Diffuser and adhesive are fiddly

Power or main board swap

Yes

Medium

Discharge capacitors first

Inverter (older LCD)

Yes

Medium

Confirm with a meter before buying

Panel or OLED replacement

No

High

Uneconomical and easy to ruin

Start with the flashlight test. Power the set on, then shine a bright light at an angle onto the dark screen; if you can see a faint image, the panel is fine and the backlight is your culprit. That five-second check is what separates a $40 LED-strip job from a dead-end panel.

Sourcing the right part is the other half. Find your exact model and panel or board number on the sticker inside the back cover, then look it up through Sony's parts distributor Encompass, the authorized catalog for Bravia components.

We swapped the LED strips on the KD-55XG using a donor kit; the electrical work took under an hour, but freeing the old strips from their adhesive and handling the light-diffuser sheet without creasing it was the slow, fiddly part.

Before-and-after comparison of a Sony TV LED backlight replacement showing dim old LED strips on the left and bright new illuminated strips installed on the right.

For the panel path specifically, our guide to sourcing a replacement panel covers where to buy and what to check first. Two hard limits before you open anything, though.

Trust note: Opening the set voids any remaining warranty, and power boards hold a charge that can shock you even when unplugged. OLED and QD-OLED panels are not user-serviceable at all, so a cracked OLED is a replacement, not a project.

Sony TV Repair FAQs

How much does it cost to repair a Sony TV?

Most electronic Sony TV repairs cost $60 to $475, with power and main boards at $200 to $475 and backlight repairs around $250 to $350. A cracked or dead panel is the outlier at $1,000 or more, which usually exceeds the value of the set.

Is it worth repairing a cracked Sony Bravia screen?

Usually no. A Sony panel replacement commonly runs $1,000 to $3,500 and Sony often does not stock the part, so technicians call cracked Bravias un-repairable in the field. For nearly all sizes, a new set costs less than the screen.

How long do Sony Bravia TVs last?

Independent testing points to roughly 10,000 hours, about ten years at eight hours a day, before failures climb.
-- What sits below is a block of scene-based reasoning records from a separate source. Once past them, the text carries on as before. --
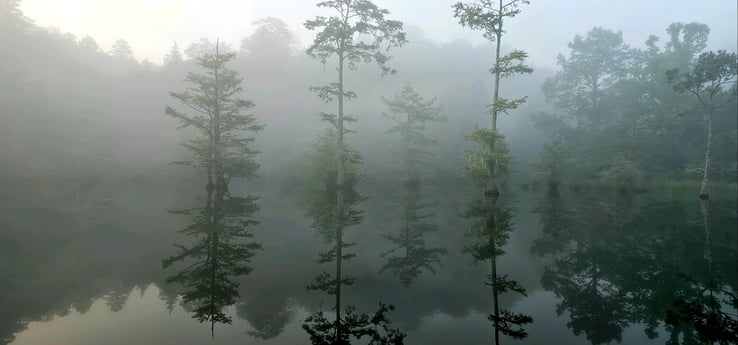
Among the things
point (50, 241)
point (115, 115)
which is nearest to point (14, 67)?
point (115, 115)

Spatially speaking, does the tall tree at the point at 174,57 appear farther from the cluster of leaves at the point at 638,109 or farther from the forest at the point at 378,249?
the cluster of leaves at the point at 638,109

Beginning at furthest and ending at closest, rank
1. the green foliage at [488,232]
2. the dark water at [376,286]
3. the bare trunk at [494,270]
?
1. the green foliage at [488,232]
2. the bare trunk at [494,270]
3. the dark water at [376,286]

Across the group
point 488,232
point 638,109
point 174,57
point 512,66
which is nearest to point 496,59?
point 512,66

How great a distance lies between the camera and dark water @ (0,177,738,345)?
4.19 metres

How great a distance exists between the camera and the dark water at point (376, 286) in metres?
4.19

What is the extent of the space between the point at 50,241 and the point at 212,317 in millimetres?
7955

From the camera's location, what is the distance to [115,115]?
177 ft

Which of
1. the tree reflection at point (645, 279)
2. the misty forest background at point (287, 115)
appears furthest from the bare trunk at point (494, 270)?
the misty forest background at point (287, 115)

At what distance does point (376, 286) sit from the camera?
5.89 meters

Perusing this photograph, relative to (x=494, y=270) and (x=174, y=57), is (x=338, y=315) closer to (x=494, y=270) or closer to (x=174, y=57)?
(x=494, y=270)

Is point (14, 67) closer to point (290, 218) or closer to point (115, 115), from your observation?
point (115, 115)

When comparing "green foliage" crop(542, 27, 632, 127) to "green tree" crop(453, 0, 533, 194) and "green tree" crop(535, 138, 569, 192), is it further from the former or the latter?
"green tree" crop(453, 0, 533, 194)

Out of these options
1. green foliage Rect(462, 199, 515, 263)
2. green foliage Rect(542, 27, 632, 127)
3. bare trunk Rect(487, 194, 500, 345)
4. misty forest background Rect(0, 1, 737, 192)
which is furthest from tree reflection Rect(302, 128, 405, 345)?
green foliage Rect(542, 27, 632, 127)

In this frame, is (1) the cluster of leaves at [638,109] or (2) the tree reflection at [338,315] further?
(1) the cluster of leaves at [638,109]
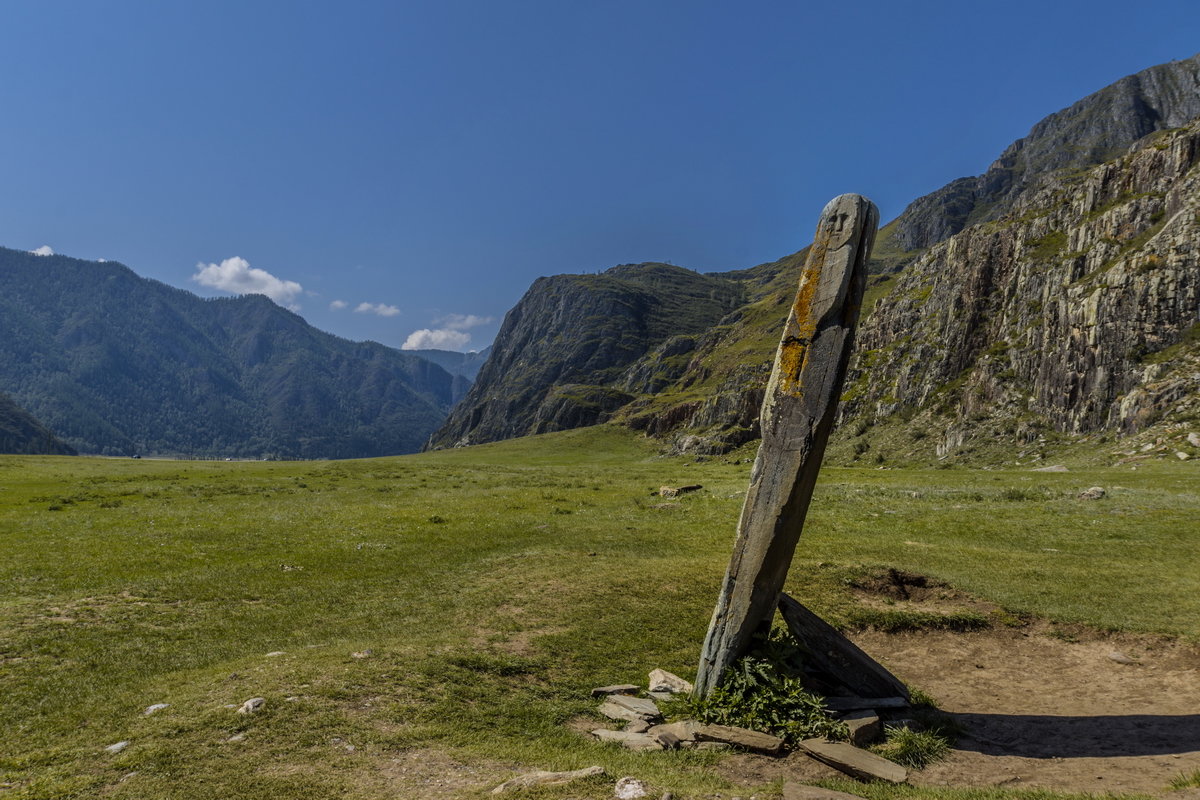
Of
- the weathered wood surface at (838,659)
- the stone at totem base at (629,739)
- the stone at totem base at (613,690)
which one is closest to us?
the stone at totem base at (629,739)

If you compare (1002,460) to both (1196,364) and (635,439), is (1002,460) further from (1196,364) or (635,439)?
(635,439)

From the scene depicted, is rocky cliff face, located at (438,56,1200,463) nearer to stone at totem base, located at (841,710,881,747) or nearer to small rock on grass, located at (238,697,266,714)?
stone at totem base, located at (841,710,881,747)

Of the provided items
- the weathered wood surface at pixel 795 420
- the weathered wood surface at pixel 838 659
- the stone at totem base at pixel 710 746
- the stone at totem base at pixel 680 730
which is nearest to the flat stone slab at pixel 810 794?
the stone at totem base at pixel 710 746

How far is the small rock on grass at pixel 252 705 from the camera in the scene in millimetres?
9828

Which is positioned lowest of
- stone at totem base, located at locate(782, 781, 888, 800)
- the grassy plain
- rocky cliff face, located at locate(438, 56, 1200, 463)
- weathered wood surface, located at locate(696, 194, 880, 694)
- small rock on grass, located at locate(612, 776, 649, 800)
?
the grassy plain

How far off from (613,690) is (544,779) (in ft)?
15.9

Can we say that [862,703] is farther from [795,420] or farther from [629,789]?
[629,789]

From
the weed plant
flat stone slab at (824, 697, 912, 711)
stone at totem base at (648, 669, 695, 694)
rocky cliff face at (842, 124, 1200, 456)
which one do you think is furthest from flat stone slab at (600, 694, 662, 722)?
rocky cliff face at (842, 124, 1200, 456)

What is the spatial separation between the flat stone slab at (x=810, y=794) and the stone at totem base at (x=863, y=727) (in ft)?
8.78

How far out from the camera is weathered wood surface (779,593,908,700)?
462 inches

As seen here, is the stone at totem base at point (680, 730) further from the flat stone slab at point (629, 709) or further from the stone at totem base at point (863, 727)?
the stone at totem base at point (863, 727)

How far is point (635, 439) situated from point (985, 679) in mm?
163288

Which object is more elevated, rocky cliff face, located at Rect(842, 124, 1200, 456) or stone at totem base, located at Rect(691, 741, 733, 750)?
rocky cliff face, located at Rect(842, 124, 1200, 456)

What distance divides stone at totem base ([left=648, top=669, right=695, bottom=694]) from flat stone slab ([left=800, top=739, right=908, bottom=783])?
123 inches
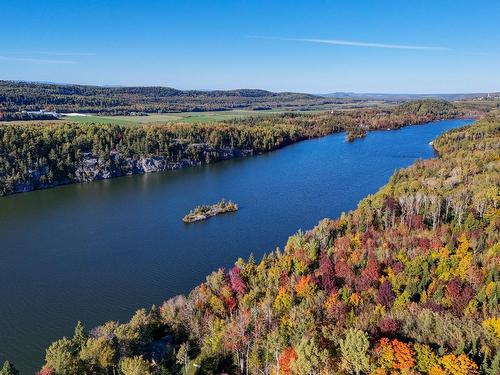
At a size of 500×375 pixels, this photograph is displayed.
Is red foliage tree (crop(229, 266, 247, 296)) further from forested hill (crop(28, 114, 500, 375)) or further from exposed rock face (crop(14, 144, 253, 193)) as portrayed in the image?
exposed rock face (crop(14, 144, 253, 193))

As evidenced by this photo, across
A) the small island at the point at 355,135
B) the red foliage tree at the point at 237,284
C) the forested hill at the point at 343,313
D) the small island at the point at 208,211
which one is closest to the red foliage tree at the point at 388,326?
the forested hill at the point at 343,313

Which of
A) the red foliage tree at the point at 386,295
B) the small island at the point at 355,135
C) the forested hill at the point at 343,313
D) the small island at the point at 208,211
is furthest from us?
the small island at the point at 355,135

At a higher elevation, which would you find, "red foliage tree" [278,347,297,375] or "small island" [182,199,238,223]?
"red foliage tree" [278,347,297,375]

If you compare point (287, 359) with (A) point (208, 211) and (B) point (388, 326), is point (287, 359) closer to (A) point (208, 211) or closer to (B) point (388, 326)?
(B) point (388, 326)

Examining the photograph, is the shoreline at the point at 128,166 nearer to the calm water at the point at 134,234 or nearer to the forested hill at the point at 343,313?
the calm water at the point at 134,234

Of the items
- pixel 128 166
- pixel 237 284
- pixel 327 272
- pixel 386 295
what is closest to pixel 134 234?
pixel 237 284

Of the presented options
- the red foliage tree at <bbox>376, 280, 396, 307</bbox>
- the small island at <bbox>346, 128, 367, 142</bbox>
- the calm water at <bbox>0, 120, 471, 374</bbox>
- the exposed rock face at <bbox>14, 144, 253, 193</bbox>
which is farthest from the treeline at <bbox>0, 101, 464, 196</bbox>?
the red foliage tree at <bbox>376, 280, 396, 307</bbox>
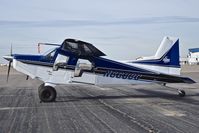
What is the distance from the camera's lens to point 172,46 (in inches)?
619

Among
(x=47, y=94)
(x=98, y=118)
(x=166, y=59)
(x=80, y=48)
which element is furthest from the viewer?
(x=166, y=59)

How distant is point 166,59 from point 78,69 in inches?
165

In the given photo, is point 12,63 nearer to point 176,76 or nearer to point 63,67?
point 63,67

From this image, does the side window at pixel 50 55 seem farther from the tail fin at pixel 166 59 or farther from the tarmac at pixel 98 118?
the tail fin at pixel 166 59

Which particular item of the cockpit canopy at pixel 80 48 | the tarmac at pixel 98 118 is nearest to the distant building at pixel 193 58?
the cockpit canopy at pixel 80 48

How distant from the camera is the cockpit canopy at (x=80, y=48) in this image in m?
13.4

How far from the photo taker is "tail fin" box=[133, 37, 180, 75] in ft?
50.3

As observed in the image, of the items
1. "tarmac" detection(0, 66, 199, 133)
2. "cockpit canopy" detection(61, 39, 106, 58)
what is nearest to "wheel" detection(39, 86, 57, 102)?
"tarmac" detection(0, 66, 199, 133)

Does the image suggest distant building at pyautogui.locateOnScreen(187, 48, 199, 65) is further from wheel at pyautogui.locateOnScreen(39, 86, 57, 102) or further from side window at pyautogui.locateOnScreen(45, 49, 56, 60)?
wheel at pyautogui.locateOnScreen(39, 86, 57, 102)

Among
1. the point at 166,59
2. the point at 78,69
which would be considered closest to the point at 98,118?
the point at 78,69

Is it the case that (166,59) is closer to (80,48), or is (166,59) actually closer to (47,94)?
(80,48)

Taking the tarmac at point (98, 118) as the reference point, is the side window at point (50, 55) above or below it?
above

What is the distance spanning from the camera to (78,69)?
45.5 feet

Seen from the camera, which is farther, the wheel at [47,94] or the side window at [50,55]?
the side window at [50,55]
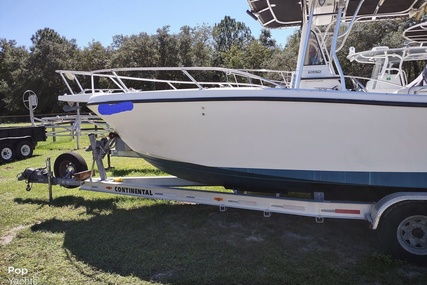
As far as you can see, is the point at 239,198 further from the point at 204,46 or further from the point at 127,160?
the point at 204,46

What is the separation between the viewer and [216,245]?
144 inches

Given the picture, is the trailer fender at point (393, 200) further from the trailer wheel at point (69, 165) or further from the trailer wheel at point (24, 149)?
the trailer wheel at point (24, 149)

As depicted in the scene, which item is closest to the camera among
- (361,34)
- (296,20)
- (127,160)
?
(296,20)

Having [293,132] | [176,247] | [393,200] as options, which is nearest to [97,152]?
[176,247]

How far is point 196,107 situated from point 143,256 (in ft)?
5.32

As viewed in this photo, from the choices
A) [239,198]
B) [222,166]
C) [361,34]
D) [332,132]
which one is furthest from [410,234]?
[361,34]

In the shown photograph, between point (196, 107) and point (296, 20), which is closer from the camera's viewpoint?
point (196, 107)

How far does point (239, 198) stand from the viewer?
381 cm

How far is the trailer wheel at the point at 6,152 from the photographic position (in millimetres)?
A: 8602

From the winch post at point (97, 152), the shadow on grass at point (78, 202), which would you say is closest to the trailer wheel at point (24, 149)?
the shadow on grass at point (78, 202)

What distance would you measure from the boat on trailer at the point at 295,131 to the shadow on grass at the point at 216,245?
0.54 m

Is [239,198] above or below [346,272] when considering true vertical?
above

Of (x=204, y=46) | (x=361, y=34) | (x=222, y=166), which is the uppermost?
(x=204, y=46)

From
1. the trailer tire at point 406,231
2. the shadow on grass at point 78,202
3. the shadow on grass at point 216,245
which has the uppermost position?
the trailer tire at point 406,231
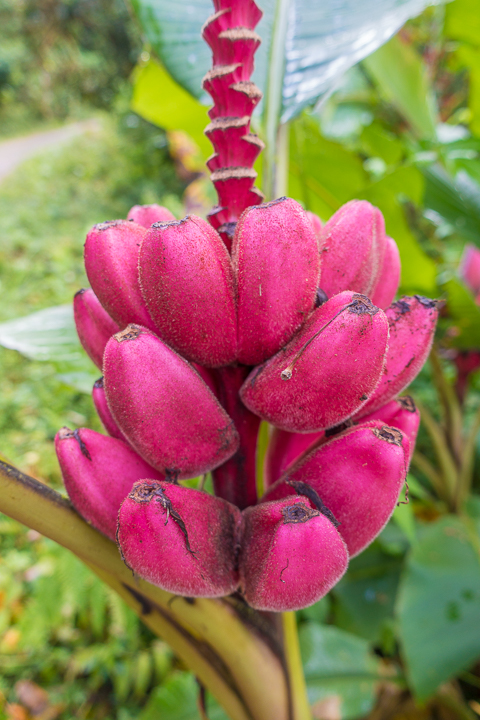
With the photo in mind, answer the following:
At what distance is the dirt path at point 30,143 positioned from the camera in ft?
23.0

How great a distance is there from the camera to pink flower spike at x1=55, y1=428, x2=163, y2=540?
1.15ft

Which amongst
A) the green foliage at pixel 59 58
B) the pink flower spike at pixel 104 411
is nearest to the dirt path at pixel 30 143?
the green foliage at pixel 59 58

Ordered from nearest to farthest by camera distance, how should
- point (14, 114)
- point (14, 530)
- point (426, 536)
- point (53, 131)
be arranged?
point (426, 536)
point (14, 530)
point (53, 131)
point (14, 114)

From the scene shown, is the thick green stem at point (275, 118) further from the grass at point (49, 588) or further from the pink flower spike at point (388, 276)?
the grass at point (49, 588)

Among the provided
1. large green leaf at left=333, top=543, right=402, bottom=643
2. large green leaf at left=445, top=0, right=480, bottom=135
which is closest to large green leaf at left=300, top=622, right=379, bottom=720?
large green leaf at left=333, top=543, right=402, bottom=643

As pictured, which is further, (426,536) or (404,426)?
(426,536)

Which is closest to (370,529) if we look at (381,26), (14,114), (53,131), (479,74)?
(381,26)

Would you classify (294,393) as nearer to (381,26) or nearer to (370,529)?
(370,529)

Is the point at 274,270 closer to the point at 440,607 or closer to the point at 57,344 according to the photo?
the point at 57,344

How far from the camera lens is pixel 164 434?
1.06 ft

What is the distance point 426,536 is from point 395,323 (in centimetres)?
80

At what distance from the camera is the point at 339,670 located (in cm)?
96

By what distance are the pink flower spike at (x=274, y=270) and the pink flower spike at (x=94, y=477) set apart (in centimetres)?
14

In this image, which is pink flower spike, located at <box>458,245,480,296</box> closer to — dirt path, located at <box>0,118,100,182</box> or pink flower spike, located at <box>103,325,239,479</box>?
pink flower spike, located at <box>103,325,239,479</box>
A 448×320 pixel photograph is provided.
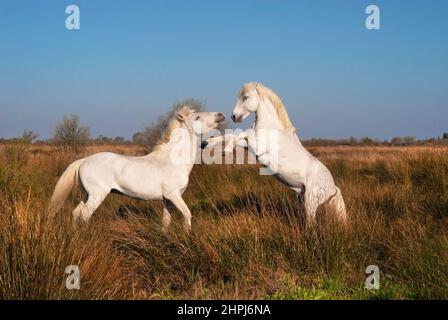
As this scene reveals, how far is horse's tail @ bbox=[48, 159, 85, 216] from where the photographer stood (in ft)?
24.4

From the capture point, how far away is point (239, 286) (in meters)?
5.47

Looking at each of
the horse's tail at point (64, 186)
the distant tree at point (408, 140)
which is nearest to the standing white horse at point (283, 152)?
the horse's tail at point (64, 186)

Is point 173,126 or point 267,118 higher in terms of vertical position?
point 267,118

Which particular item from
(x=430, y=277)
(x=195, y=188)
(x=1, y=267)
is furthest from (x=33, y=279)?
(x=195, y=188)

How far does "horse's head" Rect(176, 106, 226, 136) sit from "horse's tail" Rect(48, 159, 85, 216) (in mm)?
1689

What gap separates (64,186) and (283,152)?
10.7ft

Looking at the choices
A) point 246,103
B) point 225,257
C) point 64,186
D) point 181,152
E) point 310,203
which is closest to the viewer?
point 225,257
RTINGS' longevity data found OLED panels aging more gracefully than edge-lit LED sets, so a well-treated Bravia often outlives the point where repairs stop making financial sense.

Is a Sony OLED worth fixing?

Only if the fault is a cheap board or power issue, not the panel. OLED panels are the costly, non-serviceable part, and a set with visible burn-in or panel delamination is a replace. On our own daily-driver Sony OLED, a full-field check after about two years showed no burn-in, matching the test data.

Does Sony still supply parts for old Bravias?

Boards and backlight parts are often available through Encompass by model number, though stock thins for older sets. Full panels are the exception and are frequently listed as "call for price" or unavailable, which is why panel repairs so often stall.

The Bottom Line on Sony TV Repair Cost

Sony TV repair cost is really two questions wearing one name. If a board, backlight, or power supply failed, you are looking at a $150 to $475 fix that is usually worth doing, especially on a set under eight years old. If the panel cracked or died, you are looking at a $1,000-plus bill, a part Sony may not even sell, and a set that Sony itself will likely call beyond economical repair.

So run the simple test before you spend anything. Diagnose the fault with a flashlight and, if you can, a meter, get a quote, and compare it to the price of a comparable new Bravia. Under half, fix it; over half, replace it. That one rule will save you from paying a premium to repair a television you should have replaced, and it is the honest answer to whether your Sony is worth fixing.